Reduce number of CES updates sent to API server in short time for the same CES #23615

dlapcevic · 2023-02-07T16:03:19Z

Change the DefaultCESSyncTime to 500ms.

The Cilium operator watches CiliumEndpoints (CEP) and batches them into CiliumEndpointSlices (CES). During high pod churn (Create, Update, Delete) rate, there are many CEPs created and batched into the same CES. Kube-apiserver logs show that it sometimes receives up to 10 CES updates from the Cilium operator for the same CES in less than 1 second.

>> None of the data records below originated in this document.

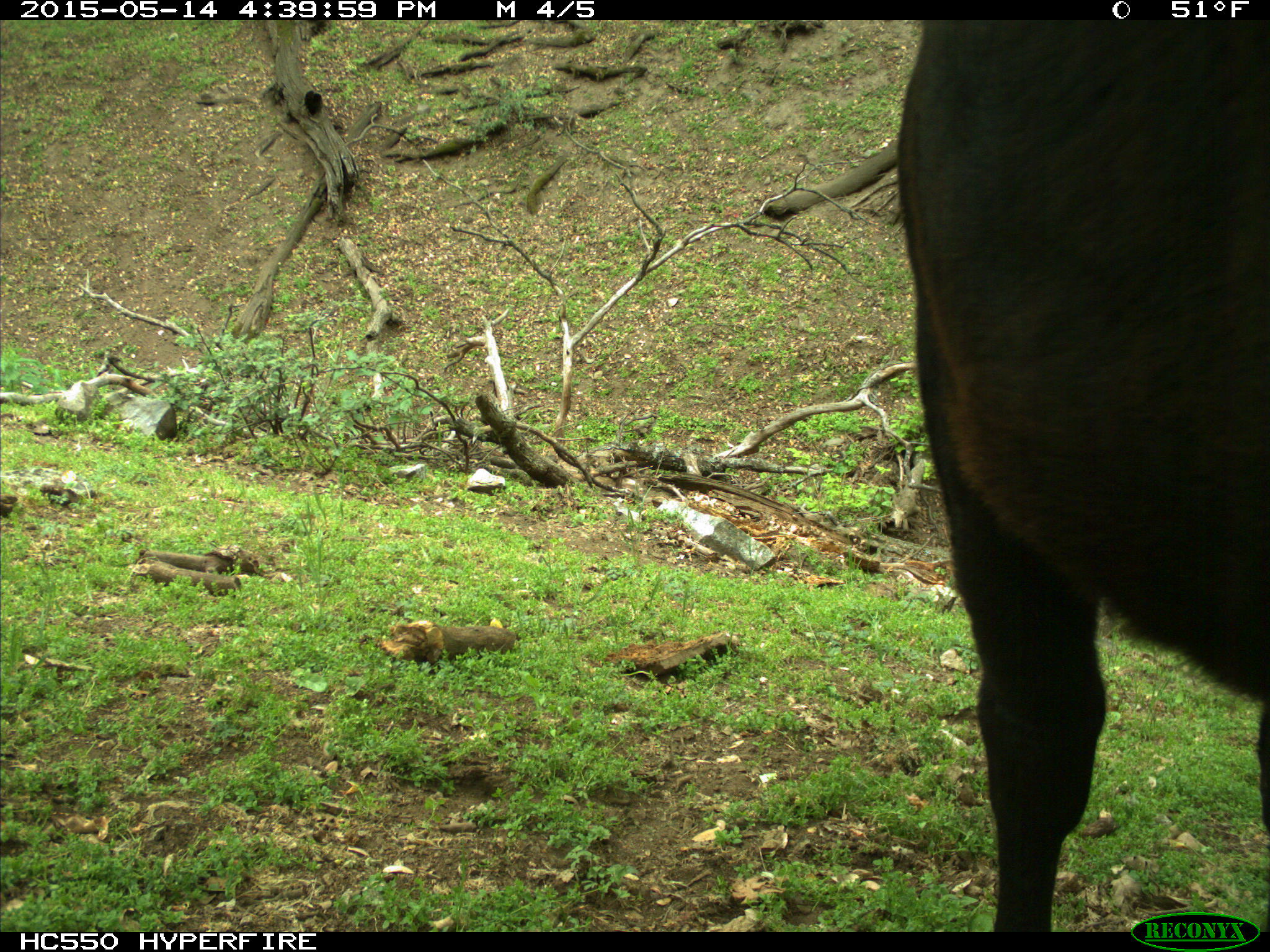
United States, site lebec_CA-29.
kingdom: Animalia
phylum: Chordata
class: Mammalia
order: Artiodactyla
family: Bovidae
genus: Bos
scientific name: Bos taurus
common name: domestic cow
Bos taurus (domestic cow).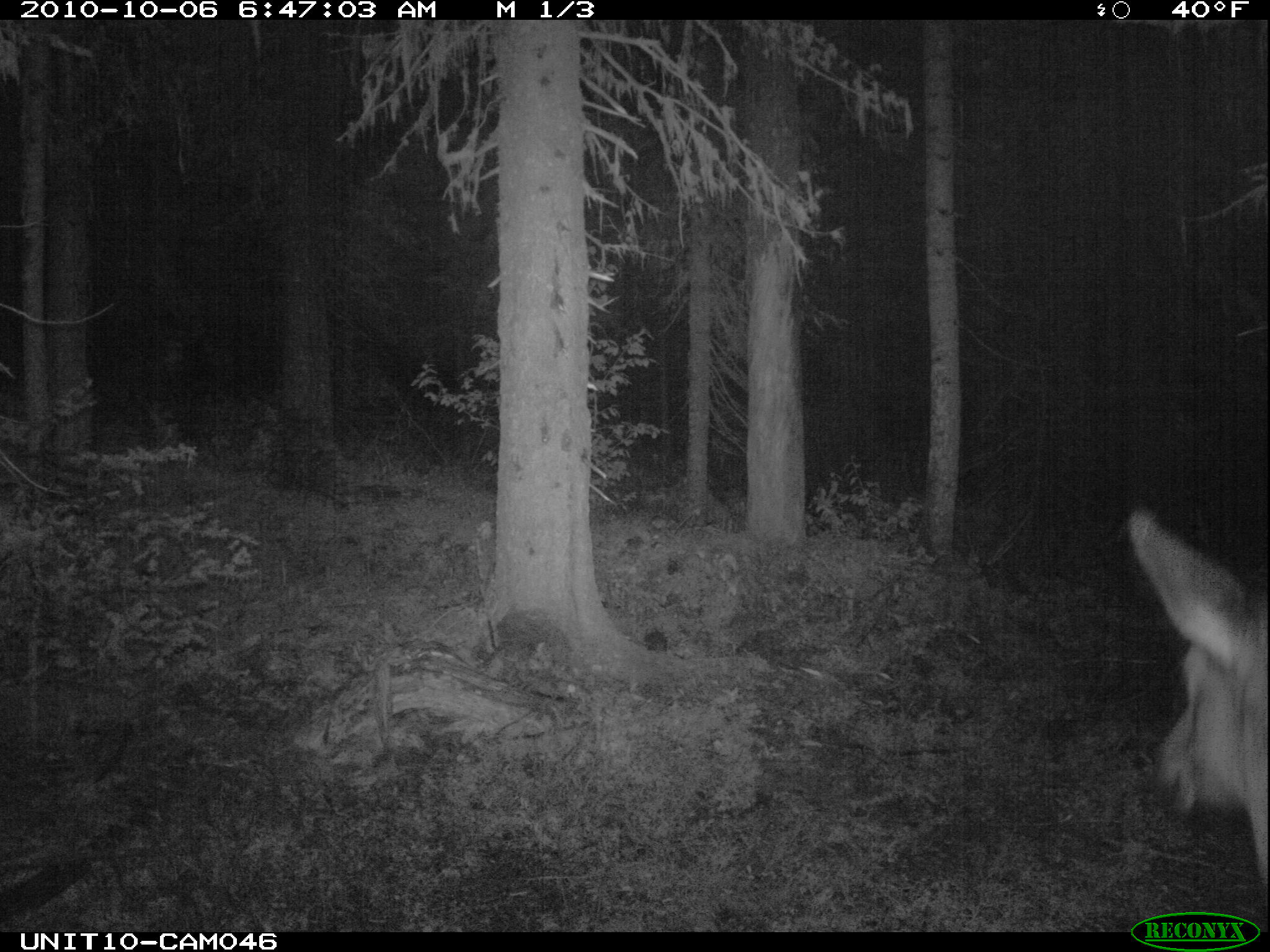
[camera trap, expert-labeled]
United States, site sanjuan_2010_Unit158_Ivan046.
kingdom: Animalia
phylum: Chordata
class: Mammalia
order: Artiodactyla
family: Cervidae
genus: Cervus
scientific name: Cervus elaphus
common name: red deer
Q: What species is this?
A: Cervus elaphus (red deer).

This behavior is degrading the performance of CEP batching, because the rate limiter for CES updates is based on the specified number of mutating requests per second. It is also inefficient, because adding up to 500ms delay to propagate CiliumEndpoints through the cluster is currently considered insignificant.

The estimated and tested improvement is to reduce the number of CES update requests sent to the API server by a factor of 5 when there is a high pod churn rate.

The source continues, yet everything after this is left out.